Saved entries
※
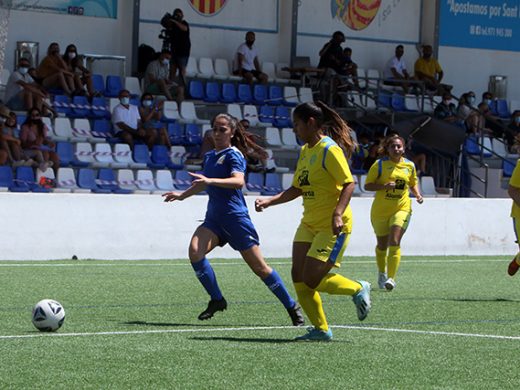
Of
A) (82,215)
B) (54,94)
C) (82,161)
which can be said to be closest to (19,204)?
(82,215)

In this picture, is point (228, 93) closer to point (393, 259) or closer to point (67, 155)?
point (67, 155)

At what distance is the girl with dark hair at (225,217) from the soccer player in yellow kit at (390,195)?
497 centimetres

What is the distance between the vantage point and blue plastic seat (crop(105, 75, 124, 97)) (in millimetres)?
27938

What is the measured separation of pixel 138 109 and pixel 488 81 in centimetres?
1371

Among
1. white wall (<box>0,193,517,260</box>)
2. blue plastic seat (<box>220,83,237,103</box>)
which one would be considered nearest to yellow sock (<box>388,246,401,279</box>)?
white wall (<box>0,193,517,260</box>)

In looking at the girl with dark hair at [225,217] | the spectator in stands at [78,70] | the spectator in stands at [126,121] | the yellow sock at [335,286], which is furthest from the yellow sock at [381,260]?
the spectator in stands at [78,70]

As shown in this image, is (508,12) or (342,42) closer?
(342,42)

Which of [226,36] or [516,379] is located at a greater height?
[226,36]

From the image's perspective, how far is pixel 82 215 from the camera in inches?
797

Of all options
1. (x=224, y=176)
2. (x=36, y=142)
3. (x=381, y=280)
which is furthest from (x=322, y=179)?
(x=36, y=142)

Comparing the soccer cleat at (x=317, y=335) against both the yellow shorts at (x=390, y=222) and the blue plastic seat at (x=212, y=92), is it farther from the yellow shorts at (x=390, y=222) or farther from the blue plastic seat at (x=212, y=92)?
the blue plastic seat at (x=212, y=92)

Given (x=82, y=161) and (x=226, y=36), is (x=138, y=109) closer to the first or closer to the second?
(x=82, y=161)

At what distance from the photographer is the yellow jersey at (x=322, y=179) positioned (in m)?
※
▸ **TASK DIRECTIONS**: Please quote the items above word for word, starting at the line that contains "Given (x=82, y=161)" and ending at the last line.

▸ **SOLUTION FOR THIS PROBLEM**:
Given (x=82, y=161) and (x=226, y=36), is (x=138, y=109) closer to the first or closer to the second?
(x=82, y=161)

At what distance from the photographer is the yellow jersey at (x=322, y=179) positioned (in m)?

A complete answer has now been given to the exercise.